First you have a major studio (Sony), rolling the dice on a summer sci-fi blockbuster by an auteur director (M. Night Shyamalan), whose previous attempts at popcorn thrills (The Last Airbender, The Happening) were greeted with raspberries.
Then you take your marquee star (Will Smith), add 10 pounds and remove any trace of charisma, while benching him for most of the movie. The burden of the picture falls upon the star’s 14-year-old son (Jaden Smith), who is simply not up to the task of emoting within a CGI-heavy environment.
Add to this misguided literary pretensions, through constant bizarre references to Herman Melville’s Moby Dick, a novel of adult obsession and revenge that has little connection with the Boys’ Own Adventure in which the film steadily devolves.

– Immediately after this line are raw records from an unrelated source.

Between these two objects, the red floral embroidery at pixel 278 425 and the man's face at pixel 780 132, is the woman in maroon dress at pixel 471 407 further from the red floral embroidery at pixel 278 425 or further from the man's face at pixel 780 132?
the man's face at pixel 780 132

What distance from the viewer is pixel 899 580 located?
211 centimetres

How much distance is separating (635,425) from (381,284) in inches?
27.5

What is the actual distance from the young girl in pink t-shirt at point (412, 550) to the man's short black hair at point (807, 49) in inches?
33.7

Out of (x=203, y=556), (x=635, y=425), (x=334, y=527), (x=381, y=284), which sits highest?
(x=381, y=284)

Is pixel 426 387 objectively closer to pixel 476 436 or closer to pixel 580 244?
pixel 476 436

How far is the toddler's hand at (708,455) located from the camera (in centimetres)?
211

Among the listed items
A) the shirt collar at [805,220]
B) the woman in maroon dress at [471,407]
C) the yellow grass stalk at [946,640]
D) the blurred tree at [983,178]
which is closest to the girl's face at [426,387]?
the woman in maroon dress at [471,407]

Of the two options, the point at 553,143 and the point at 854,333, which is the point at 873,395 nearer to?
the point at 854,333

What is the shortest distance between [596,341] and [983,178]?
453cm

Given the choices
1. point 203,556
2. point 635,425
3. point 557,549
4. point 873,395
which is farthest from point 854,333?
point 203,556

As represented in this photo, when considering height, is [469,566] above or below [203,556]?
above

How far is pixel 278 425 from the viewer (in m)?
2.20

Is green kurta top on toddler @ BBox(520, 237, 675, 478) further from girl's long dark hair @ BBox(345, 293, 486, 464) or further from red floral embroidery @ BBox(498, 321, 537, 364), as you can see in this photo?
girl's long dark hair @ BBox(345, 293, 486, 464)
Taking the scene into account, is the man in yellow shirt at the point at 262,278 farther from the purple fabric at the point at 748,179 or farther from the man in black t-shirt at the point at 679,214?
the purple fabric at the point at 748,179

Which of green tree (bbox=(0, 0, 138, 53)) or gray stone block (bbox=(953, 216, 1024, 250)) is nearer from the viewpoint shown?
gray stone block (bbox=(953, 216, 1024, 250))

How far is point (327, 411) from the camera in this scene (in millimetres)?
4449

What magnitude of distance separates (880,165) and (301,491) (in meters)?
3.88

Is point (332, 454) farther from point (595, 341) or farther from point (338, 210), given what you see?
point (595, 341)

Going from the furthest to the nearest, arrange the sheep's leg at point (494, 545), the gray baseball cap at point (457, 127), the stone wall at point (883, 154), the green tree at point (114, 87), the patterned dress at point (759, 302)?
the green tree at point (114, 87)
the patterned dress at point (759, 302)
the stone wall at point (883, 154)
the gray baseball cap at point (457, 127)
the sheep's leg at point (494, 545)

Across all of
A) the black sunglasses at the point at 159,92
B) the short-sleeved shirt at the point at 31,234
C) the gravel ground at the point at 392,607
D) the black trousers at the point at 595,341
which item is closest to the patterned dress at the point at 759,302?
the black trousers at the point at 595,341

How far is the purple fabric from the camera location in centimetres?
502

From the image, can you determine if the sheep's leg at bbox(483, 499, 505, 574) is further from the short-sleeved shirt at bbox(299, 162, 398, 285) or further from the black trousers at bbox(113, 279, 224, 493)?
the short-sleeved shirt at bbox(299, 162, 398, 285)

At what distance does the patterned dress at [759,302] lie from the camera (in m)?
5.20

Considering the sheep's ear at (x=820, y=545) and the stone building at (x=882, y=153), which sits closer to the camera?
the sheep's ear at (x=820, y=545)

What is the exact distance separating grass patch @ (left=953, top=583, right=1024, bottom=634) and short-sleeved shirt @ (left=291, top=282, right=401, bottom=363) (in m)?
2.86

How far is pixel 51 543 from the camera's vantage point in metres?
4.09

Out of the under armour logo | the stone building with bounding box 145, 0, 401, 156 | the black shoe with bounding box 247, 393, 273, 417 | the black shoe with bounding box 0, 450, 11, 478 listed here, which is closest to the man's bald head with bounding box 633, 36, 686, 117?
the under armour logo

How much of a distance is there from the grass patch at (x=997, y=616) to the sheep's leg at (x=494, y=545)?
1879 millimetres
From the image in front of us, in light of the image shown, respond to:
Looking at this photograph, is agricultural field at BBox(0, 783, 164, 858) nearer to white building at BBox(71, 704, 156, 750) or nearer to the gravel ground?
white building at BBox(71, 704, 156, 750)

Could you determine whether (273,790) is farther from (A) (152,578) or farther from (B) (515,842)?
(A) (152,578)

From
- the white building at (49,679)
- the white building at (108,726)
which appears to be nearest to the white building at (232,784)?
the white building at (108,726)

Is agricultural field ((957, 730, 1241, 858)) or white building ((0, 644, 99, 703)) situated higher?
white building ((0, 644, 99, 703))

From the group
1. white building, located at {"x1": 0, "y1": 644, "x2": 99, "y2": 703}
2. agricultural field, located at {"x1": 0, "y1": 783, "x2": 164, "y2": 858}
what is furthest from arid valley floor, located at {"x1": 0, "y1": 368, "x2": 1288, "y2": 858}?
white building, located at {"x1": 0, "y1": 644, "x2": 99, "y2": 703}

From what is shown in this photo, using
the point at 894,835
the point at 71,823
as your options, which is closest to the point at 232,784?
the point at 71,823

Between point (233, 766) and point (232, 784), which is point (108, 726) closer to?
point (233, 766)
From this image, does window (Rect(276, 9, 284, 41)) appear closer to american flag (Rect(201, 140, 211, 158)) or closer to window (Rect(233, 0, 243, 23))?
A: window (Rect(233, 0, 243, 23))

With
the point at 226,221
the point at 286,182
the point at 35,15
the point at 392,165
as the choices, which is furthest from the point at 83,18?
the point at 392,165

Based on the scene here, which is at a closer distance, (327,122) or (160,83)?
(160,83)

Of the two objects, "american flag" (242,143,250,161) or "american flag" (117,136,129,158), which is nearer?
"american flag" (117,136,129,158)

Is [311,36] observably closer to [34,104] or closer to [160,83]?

If you’re going to fail, you might as well fail big. The result is a movie that should have been called Death Wish, had that title not already been nabbed long ago. And the only value in watching it is to see an expensive disaster slowly unfold.
The time is some 1,000 years in the future, after negligent Earthlings have turned their planet from a paradise into a garbage dump. Regular humans have been evacuated to a new planet, Nova Prime, while the bravest and strongest of them work as Rangers, intergalactic policemen who tangle with bug-like alien monsters called Ursas (shades of Starship Troopers) who constantly threaten Earthlings just for the hell of it.
The bravest and strongest of the Rangers is Cypher Raige (Will Smith), who has learned how to defeat Ursas by suppressing his fear, which the beasts can smell. This skill is called “ghosting,” and it’s just one of the things Raige’s son Kitai (Jaden Smith) aspires to do, on that happy day when he becomes a Ranger himself.
But as the story begins, Kitai is told by a Ranger chief that he’s “not ready” for prime time, because he has a tendency to fade in the field — a comment that also serves as criticism of Jaden’s underachieving acting.
Daddy Raige, small on emotion but big on bromides (“Danger is very real, but fear is a choice”), decides the thing to do is to bring brooding Kitai along on a patrol. And when their spaceship crashes on a planet very much like Earth (twist alert!), sans humans, it’s suddenly up to Kitai to save the day.
Cypher breaks both legs in the crash, obliging him to remain in the ship (which resembles the interior of a whale). He Skypes commands to Kitai while the lad embarks upon a 100-km jungle trek to recover a lost homing beacon that may save them. The beacon was in the tail of the ruined spaceship, which also contained an imprisoned Ursa.
We’re advised that this hostile land freezes solid each and every night, but this doesn’t seem to affect the flourishing greenery, flowing rivers and waterfalls that Kitai must traverse. Nor does it stop the baboons, birds of prey, carnivorous animals and other subpar CGI creations that Kitai must fight, when he’s not falling into a coma, as he regularly does.
Details, schmetails. They obviously didn’t concern Will Smith, who wrote the story that Shyamalan and Gary Whitta (The Book of Eli) have awkwardly adapted for the screen.
Will and his wife Jada Pinkett Smith, Jaden’s mom, also have production credits on After Earth. The family connections give the strong aroma of a vanity project designed to bolster Jaden’s dubious acting career, which his inert performance in The Karate Kid remake should have already settled.
The parental interest is admirable, especially Will’s thoughtful decision to downshift his own acting so as not to upstage his son. Will hasn’t been this immobile since he was poisoned by a jellyfish in the calamity called Seven Pounds.
Yet we all know what road is paved with good intentions, and it’s not the one leading to multiplexes showing After Earth.
Peter Howell is a syndicated Toronto Star movie critic.